■ Passage shown
== Segment start ==
How much are you implementing on the c++ side? Couldn't you get a few basic necessities built first, and then just abstract towards usability in arc? I don't know exactly what you're doing, but I don't see why you have to make everything at once.

Maybe we should move this to another thread? :)

-----

1 point by almkglor 6375 days ago | link

http://arclanguage.com/item?id=7142

-----

1 point by absz 6375 days ago | link

That's a good point. But what about having copy-on-write-if-more-than-one-logical-copy semantics? Then every Arc object on the heap would have a shared flag. Then if you send an object to another thread, the object is shared, and it has its internal shared field set to true (or 1, if this is C). And whenever you try to set (or lset, or scar, or scdr, or sref---good catch) an object whose shared is true (1), then you copy it first, modify it, set its shared flag to false (0), and then make the reference through which you modified it point instead to this new object.

Except this doesn't take any shared structure into account---as soon as you send something over the network, all the objects which share it are fragmented. So you need some sort of "versioning." Perhaps you instead have every reference have a version flag, and every copy between threads increments version for the new copy; modifying something checks the reference you are modifying it through, makes a new copy if necessary for that version, and then modifies it. The problem is that I can't see a good way to do versioned indexing, especially if references are really just raw pointers.

Though note that if you do come up with a working "copy-on-write-and-other-things" scheme, the Arc copy function becomes essentially

  (def copy (arg)
    (==> (current-pid) arg)
    (<== (current-pid) any))

.

-----

2 points by almkglor 6375 days ago | link

> Then every Arc object on the heap would have a shared flag....

This was indeed my original idea: http://arclanguage.com/item?id=7037

Incidentally, 'lset is very, very hard to implement if closures are not very mutable, as in the arc2c output.

> and then make the reference through which you modified it point instead to this new object.

  (def hmm (x)
    (let y (cdr x)
      (scar y 42))) ; is x mutated? the reference I used here was *just* y...
== Segment end ==
■ Material provided
== Segment start ==
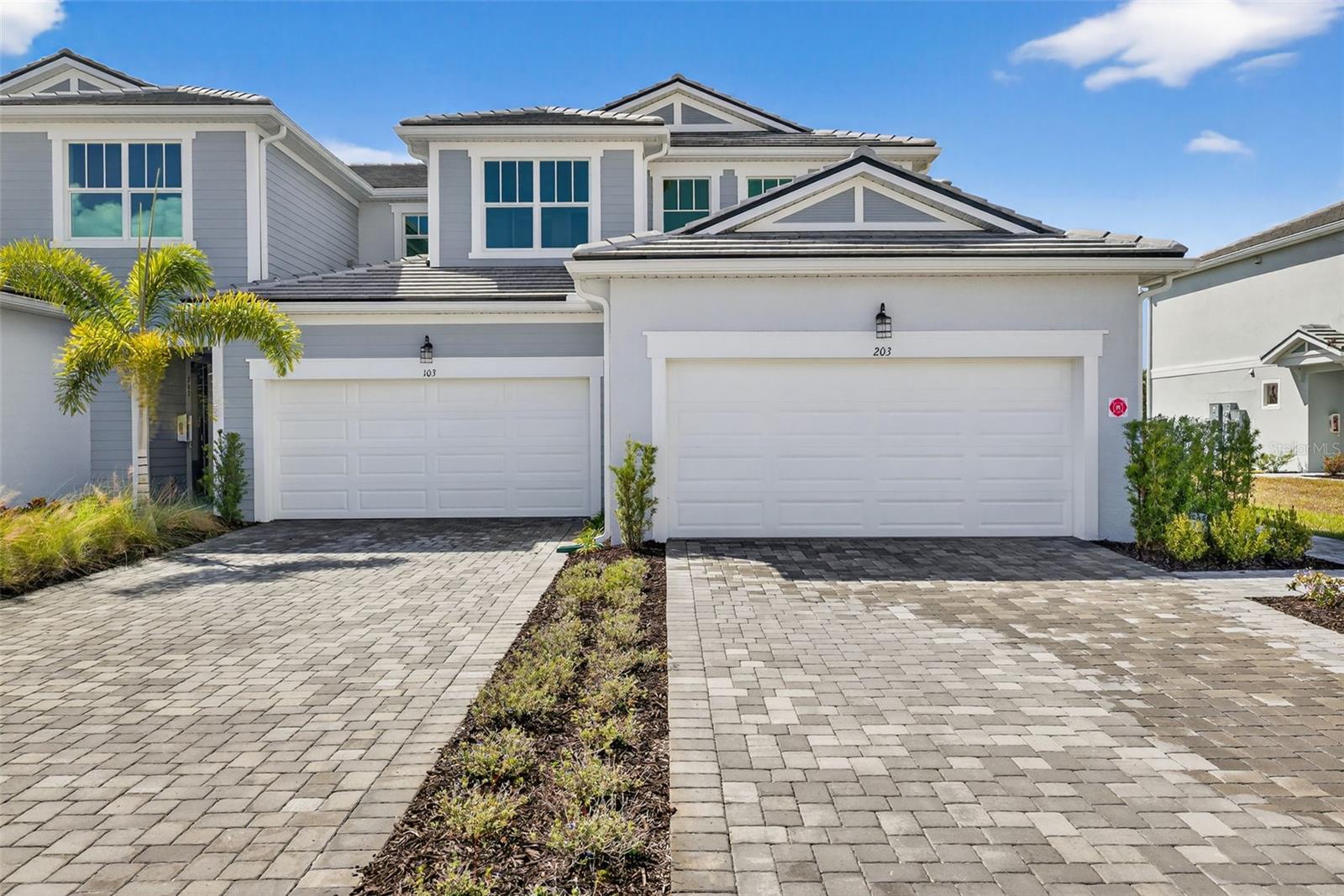 Welcome to this beautifully enhanced Oceangrove II coach home, the most spacious design in the collection and offering 2 bedrooms, 2 bathrooms, a versatile study, and a 2-car garage within an inviting, light-filled layout. A private interior staircase leads to the open main living level, where soft white shaker cabinetry pairs with soapstone-inspired quartz countertops, a striking linear-pattern backsplash, and a large island with seating for five. The executive kitchen also features a cooktop with a sleek vent hood and a built-in wall oven and microwave, flowing effortlessly into the dining area and airy great room. Just beyond, a covered balcony provides the perfect spot to enjoy fresh breezes and quiet moments above the tree line. The serene primary suite includes a large walk-in closet, tray ceiling, and a spa-styled primary bathroom with dual sinks, full-height tile, and a beautifully finished shower. The dedicated study—complete with a closet—offers flexibility for a home office, hobby space, or additional guest room, while the second bedroom and full bathroom ensure comfort and privacy for visitors. Thoughtful details such as 8-foot interior doors, upgraded trim, a convenient laundry room, and a screened entry patio elevate everyday ease. Residents enjoy a vibrant array of community amenities, including a resort-style pool, shaded cabana seating, a fire-pit lounge, and inviting indoor-outdoor gathering spaces perfect for socializing. Walking paths, a dog park, a playground, and an event lawn create even more opportunities for outdoor enjoyment—all just minutes from a nearby waterfront dining district, weekly events, markets, and sun-soaked Gulf-coast beaches, offering a lifestyle that feels both relaxed and refreshingly connected.
***Photos, renderings and plans are for illustrative purposes only and should never be relied upon and may vary from the actual home. Pricing, dimensions and features can change at any time without notice or obligation. The photos may be from a furnished model home and not the home offered for sale.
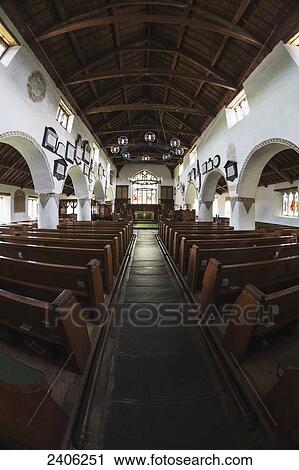 Interior of a church with a centre aisle and wooden pews; Hawkshead, Cumbria, England View Large Photo Image Stock Image - Interior of a church with a centre aisle and wooden pews; Hawkshead, Cumbria, England. Fotosearch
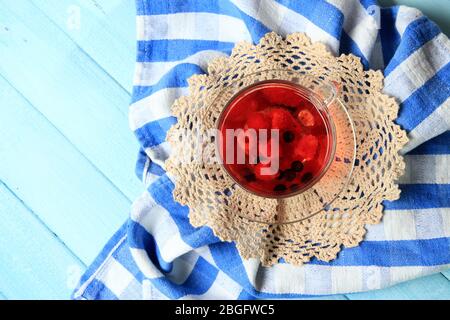 Fruchtroter Tee mit Waldbeeren in Glasbecher, auf Holzhintergrund Stockfoto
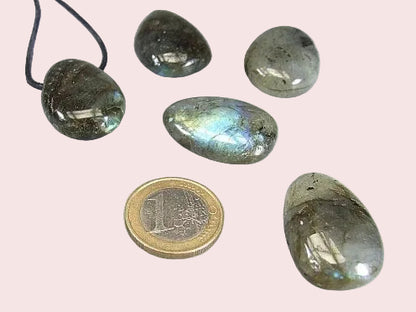 Gebohrte Trommelsteine in Steinsorte Labradorit in 5 verschienden Schattierungen im Größenvergleich mit 1€-Stück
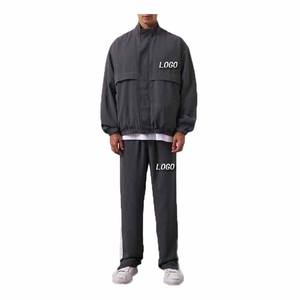 Ensemble de survêtement unisexe gris foncé, veste zippée et pantalon, couleur unie, respirant, en nylon coupe-vent, style décontracté, coupe ample, été, 2 pièces - Product Image 1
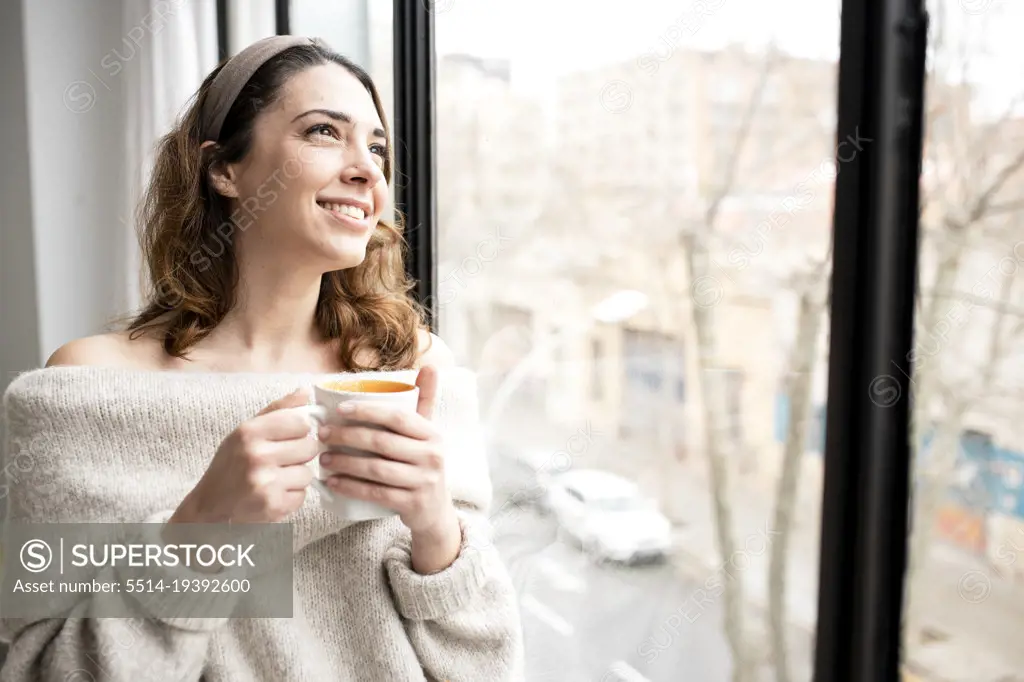 Young female having morning tea and looking out of window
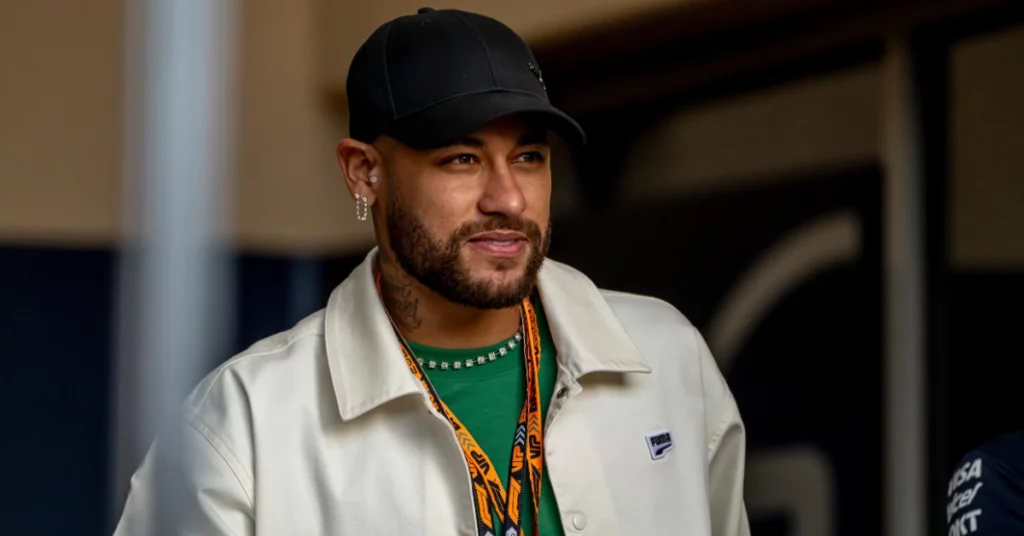 Neymar aparece de boné preto, jaqueta clara e camisa verde em ambiente interno durante evento de Fórmula 1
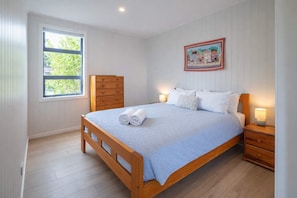 A bedroom with a wooden bed, a dresser, a nightstand, a window with a view of greenery, and a painting on the wall.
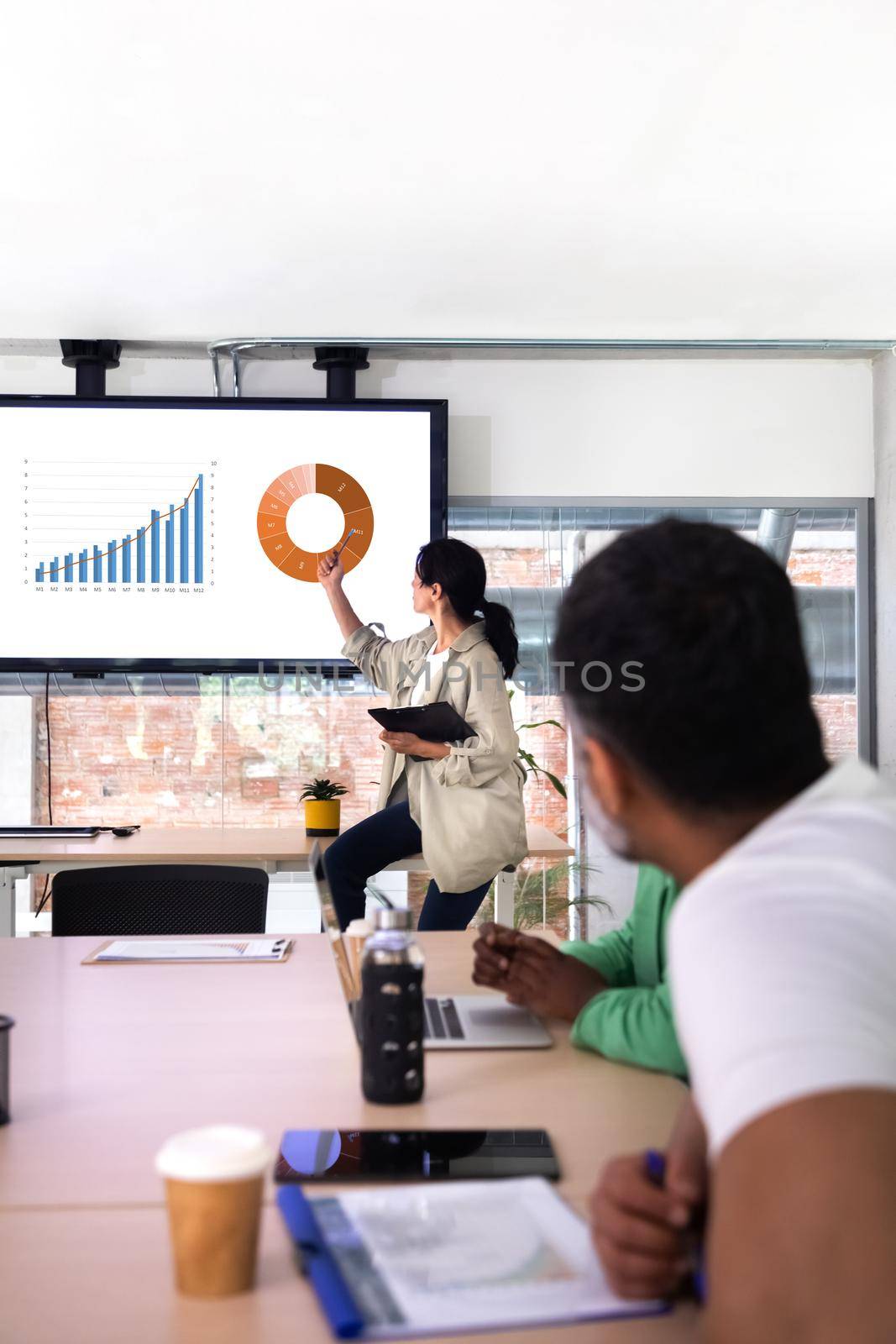 Team business meeting. Female boss looking at company results graphics. Vertical image. Business concept.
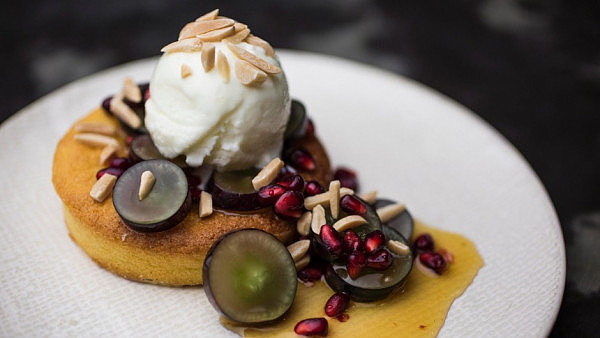 Middle Eastern vibe: The flourless orange and almond cake with grapes, pomegranate and yoghurt sorbet.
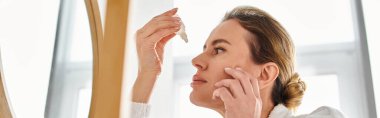 appealing blonde woman with collected hair in bathrobe putting in eye drops in her bathroom, banner clipart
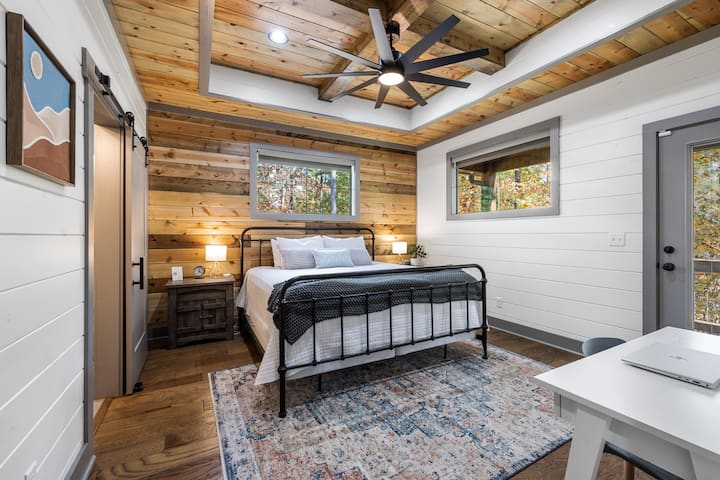 Serene primary suite with a king bed, private deck access, wooded views, and a spa-like ensuite bath. Warm wood accents blend seamlessly with modern comfort.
== Segment end ==
■ Complete the following
- A) Reproduce the passage of the thread starting at "2 points by" and ending at "the arc2c output.".
- B) For each statement, state whether the thread agrees, answering yes or no and quoting the deciding words: (i) under the proposed shared-flag scheme, an object whose shared flag is true is copied before it is modified; (ii) the shared-flag scheme takes shared structure into account; (iii) 'lset is described as easy to implement in the arc2c output.
- C) According to the thread, why is some form of "versioning" needed beyond the shared flag?
The entries above come from a different source than the thread.

■ Responses to the tasks
- A)
2 points by almkglor 6375 days ago | link

> Then every Arc object on the heap would have a shared flag....

This was indeed my original idea: http://arclanguage.com/item?id=7037

Incidentally, 'lset is very, very hard to implement if closures are not very mutable, as in the arc2c output.

- B)
(i) Yes: "then you copy it first, modify it, set its shared flag to false (0)"
(ii) No: "Except this doesn't take any shared structure into account"
(iii) No: "'lset is very, very hard to implement if closures are not very mutable, as in the arc2c output"

- C) The shared-flag scheme does not account for shared structure. As soon as something is sent over the network, all the objects that share it are fragmented, so a per-reference version flag is proposed instead.